La production du maïs a représenté plus de 75% de la production céréalière. La production du maïs, évaluée à 2.059.254 tonnes contre 1.619.605 tonnes en 2022, soit un accroissement de 27,1% par rapport à 2022, a été déterminante dans la croissance observée au niveau de la production céréalière. La précocité dans le démarrage de la petite saison entrainant un mois d’août quasiment pluvieux a entrainé une augmentation importante des superficies emblavées pour les cultures de maïs.
Les productions de sorgho et de petit mil qui sont évaluées respectivement à 150.465 tonnes et 34.229 tonnes ont connu une amélioration par rapport à la dernière campagne. La Direction de la statistique agricole a noté une production de racines et de tubercules de près de huit millions de tonnes.
Le soja représente 3/5 de la production de légumineuses
Le groupe des légumineuses telles que le niébé, l’arachide, le pois d’angole, le soja, le voandzou et la lentille de terre (dohi) a connu une performance considérable de 11,8% par rapport à la dernière campagne et d’environ 38,1% par rapport à la moyenne sur les cinq dernières campagnes, conséquence de l’essor de la production du soja qui a connu une variation de 23,5% entre 2022 et 2023 par rapport à la moyenne des cinq dernières années. La production de légumineuses au titre de la campagne agricole 2023-2024 est de 845.577 tonnes contre 756.087 tonnes la campagne dernière et une moyenne de 611.729 tonnes sur les cinq dernières campagnes.
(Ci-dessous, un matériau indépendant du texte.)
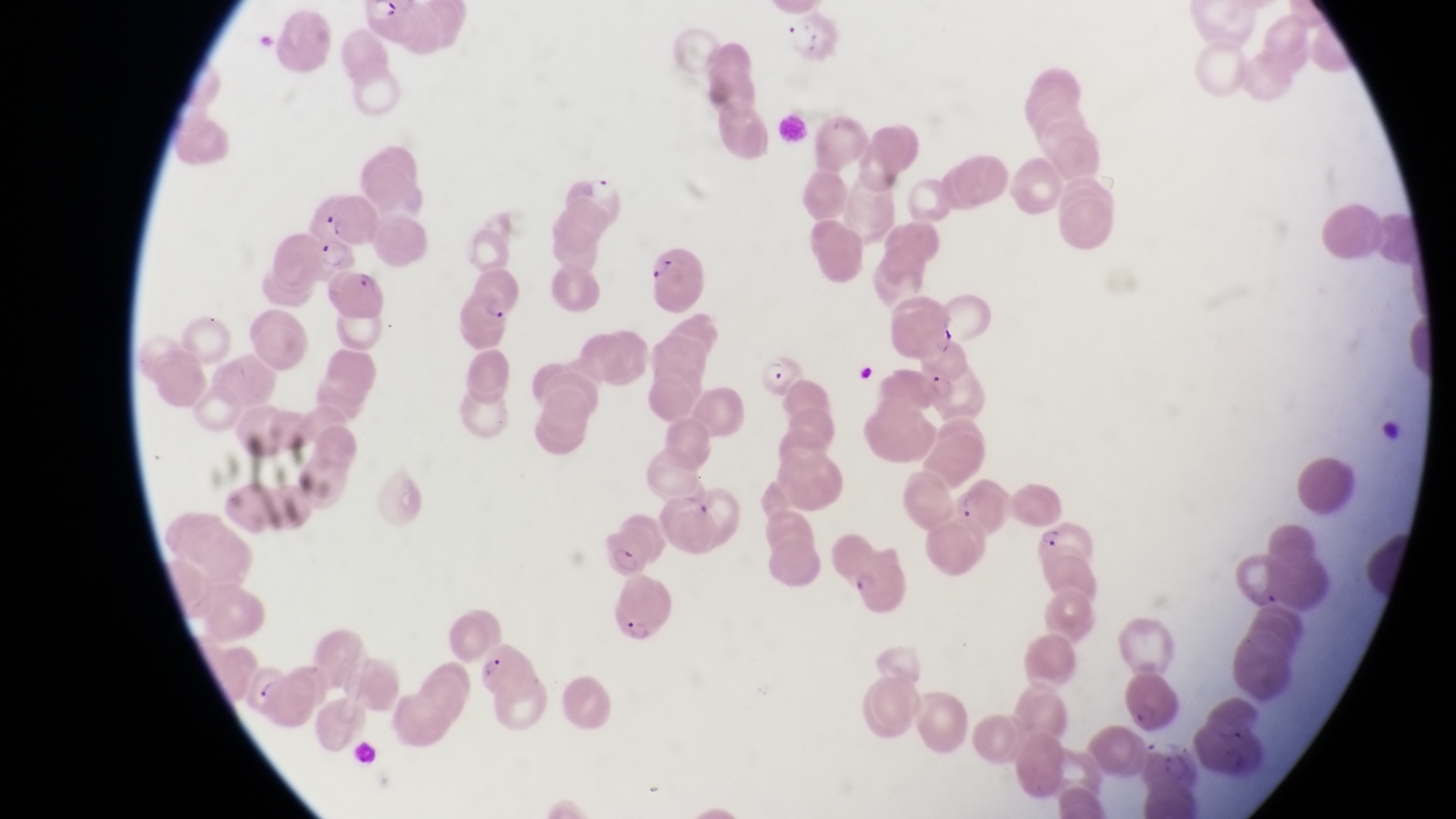

country = Uganda
preparation = thin blood smear
capture = smartphone photograph through the eyepiece of an Olympus CX-23 microscope
image size = 1456×819 pixels
magnification = 1000x
field of view = single
leukocyte locations = approximate bounding boxes as [left, top, right, bottom] in pixels: [1376, 409, 1408, 449]
parasitised red blood cell locations = approximate bounding boxes as [left, top, right, bottom] in pixels: [318, 235, 360, 277], [644, 245, 704, 311], [327, 267, 393, 325], [457, 284, 513, 327], [761, 354, 810, 400], [912, 359, 986, 418], [1033, 518, 1099, 564], [607, 525, 649, 580], [845, 555, 919, 619], [610, 579, 683, 653], [478, 645, 539, 701]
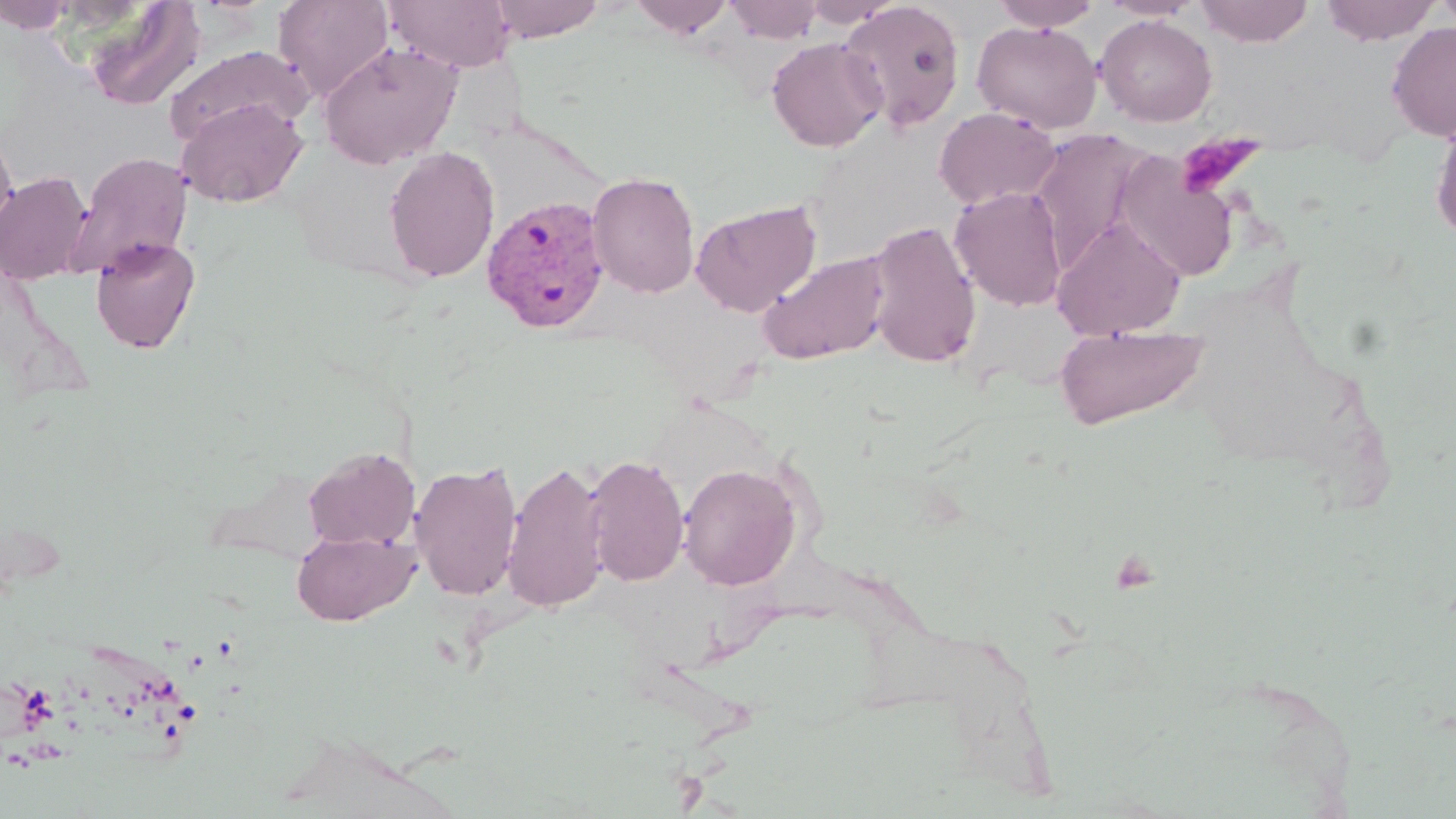 Approximate bounding boxes as (x1,y1)-(x2,y2) corner pairs in pixels. Plasmodium vivax-infected red blood cell locations: (481,194)-(611,334). Uninfected red blood cell locations: (0,0)-(75,33), (273,0)-(393,102), (486,0)-(606,42), (630,0)-(733,38), (799,0)-(904,28), (991,0)-(1101,30), (1100,0)-(1202,20), (1194,0)-(1314,47), (1319,0)-(1441,45), (1433,0)-(1456,36), (82,1)-(208,110), (385,1)-(516,72), (723,1)-(823,43), (839,1)-(967,132), (1096,15)-(1218,127), (972,20)-(1102,134), (1386,22)-(1456,141), (767,37)-(886,151), (318,41)-(464,169), (163,44)-(311,149), (177,97)-(307,208), (933,106)-(1060,210), (1430,114)-(1456,245), (0,123)-(17,239), (383,145)-(500,283), (67,150)-(193,280), (1114,153)-(1242,282), (0,171)-(93,284), (587,171)-(700,299), (949,186)-(1068,311), (690,199)-(821,317), (1052,217)-(1187,340), (866,219)-(982,369), (90,237)-(201,354), (758,250)-(891,365), (1054,325)-(1210,430), (303,446)-(418,550), (584,453)-(690,588), (410,460)-(523,601), (502,460)-(610,613), (678,462)-(802,590), (291,528)-(420,625). Platelet locations: (1175,133)-(1266,198). Slide-level diagnosis: Plasmodium vivax. Light microscopy. Single field of view. Image is 1456×819 pixels. Captured at 1000x magnification. May-Grünwald-Giemsa-stained preparation. Thin blood smear.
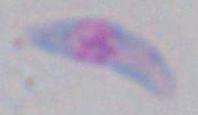

identification = Toxoplasma gondii
modality = micrograph
magnification = 1000x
Report the malaria status of this cell.
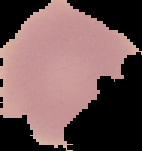
It is uninfected.

preparation = thin blood smear
image size = 142×151 pixels
image type = segmented cell region on a black background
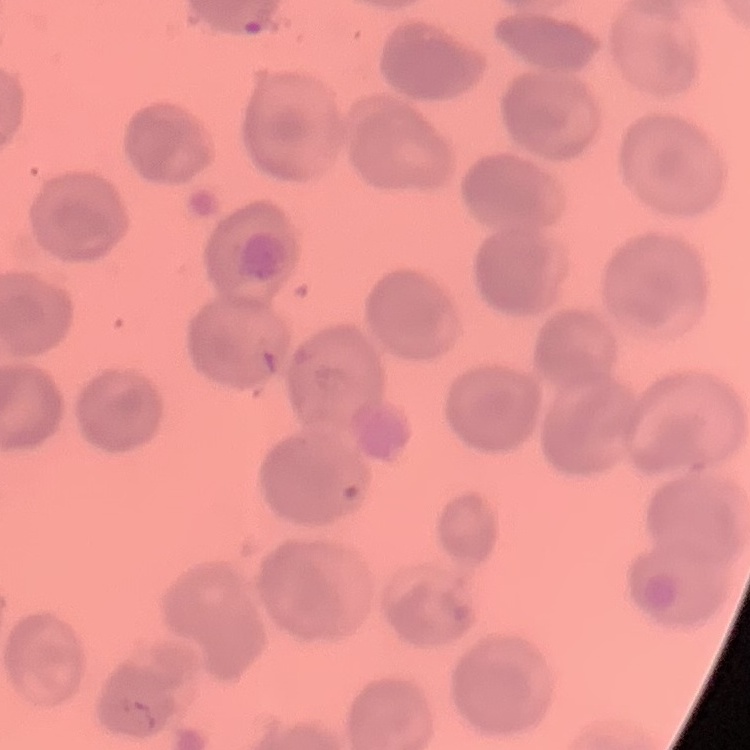
red blood cell morphology = no rouleaux formation
stain = Field's or Giemsa
image type = square crop of a larger photomicrograph
preparation = thin peripheral smear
Classify this cell by malaria status.
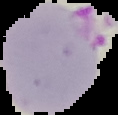
It is parasitized.

preparation = thin blood smear
image type = segmented cell region with the area outside set to black
image size = 118×115 pixels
Assess the morphology of the erythrocytes.
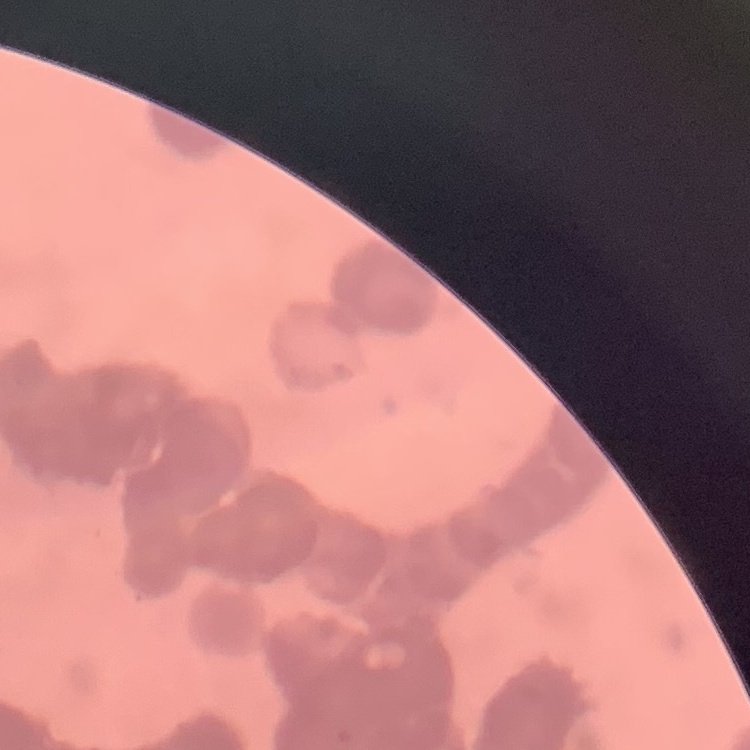
They show rouleaux formation.

image type = square crop of a larger photomicrograph
preparation = thin peripheral smear
stain = Field's or Giemsa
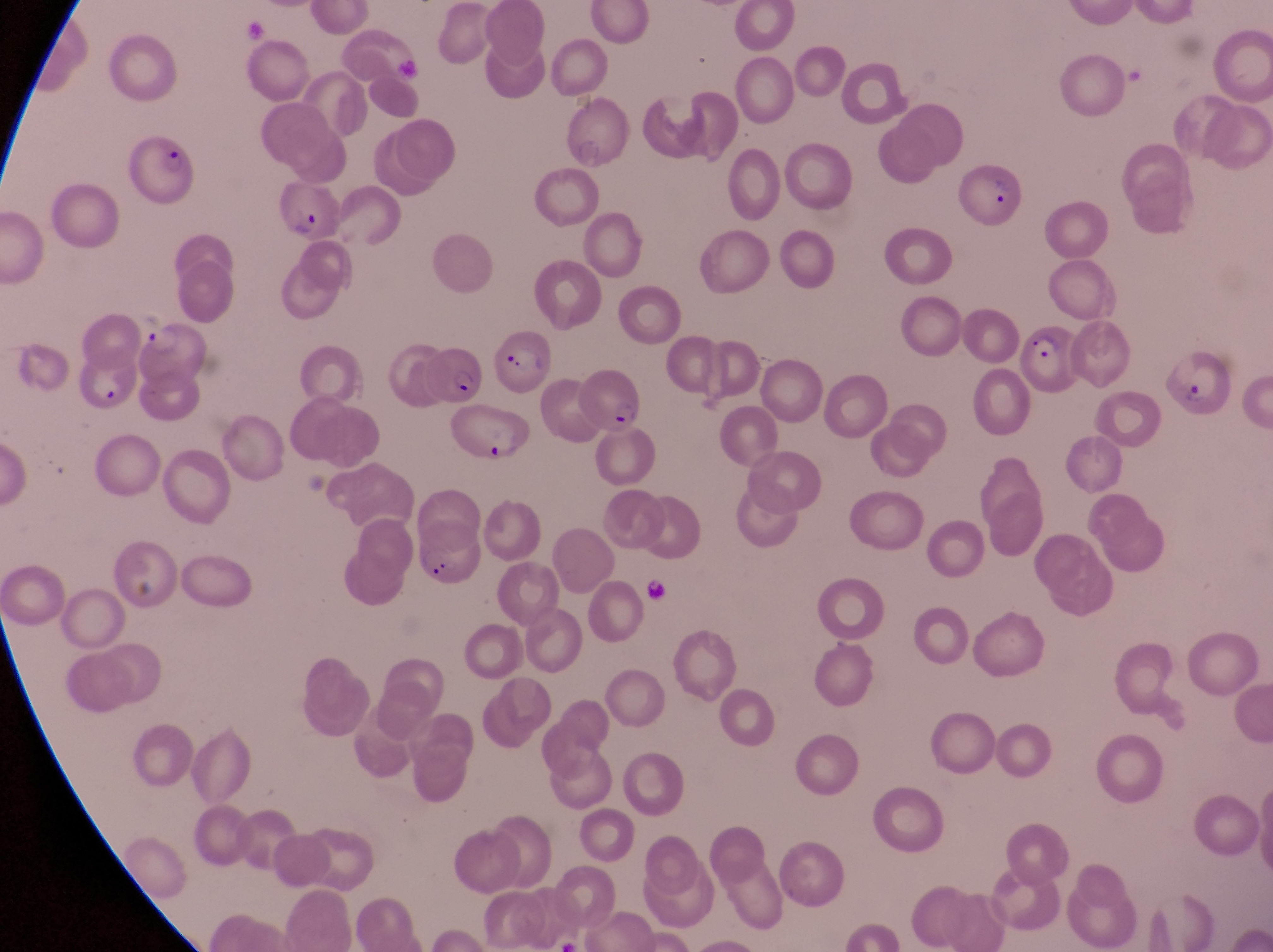 Approximate bounding boxes as left top right bottom in pixels. Parasitised red blood cell locations: 118 137 198 204; 953 169 1022 231; 269 177 338 242; 1013 325 1093 399; 139 327 213 392; 497 337 557 400; 1171 342 1228 417; 426 348 489 410; 70 354 139 419; 577 374 642 437; 440 412 528 469; 407 514 481 588. At a magnification of 1000x. Image is 1273×952 pixels. Captured by a smartphone held over the eyepiece of an Olympus CX-23 microscope. Collected in Uganda. One field of view. Thin blood film.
Assess this cell for malaria.
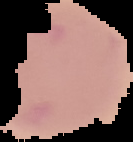
Uninfected.

Summary:
  - Image type: segmented cell region with the area outside set to black
  - Preparation: thin blood smear
  - Image size: 133×142 pixels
Assess this cell for malaria.
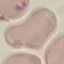
Uninfected.

Summary:
  - Stain: Giemsa
  - Capture: smartphone camera at the microscope eyepiece
  - Image type: cell patch, automatically extracted from a larger field of view and resized to 64 × 64 pixels
  - Preparation: thin smear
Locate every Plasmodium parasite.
Par ailleurs, les pondérations classiques par rapport à la contribution de production de chaque culture dans ce groupe ont complètement changé avec l’essor de la culture du soja qui représente 61,6% de la production des légumineuses en 2023 contre un poids moyen de 49,3% sur les cinq dernières années. La production de soja est passée de 421.886 tonnes en 2022 à 520.929 tonnes en 2023. La production de Niébé a connu une baisse de 13,6% par rapport à la campagne dernière. Sa production est évaluée à 122.744 tonnes contre 142.002 tonnes en 2022. Les productions de pois d’angole, voandzou, goussi et sésame ont connu des baisses respectives de 33,9%, 12,5%, 31,0%, 20,1% par rapport à la dernière campagne agricole. Les productions d’arachide et de dohi ont connu des hausses respectives de 9,2% et 10,5% par rapport à la dernière campagne.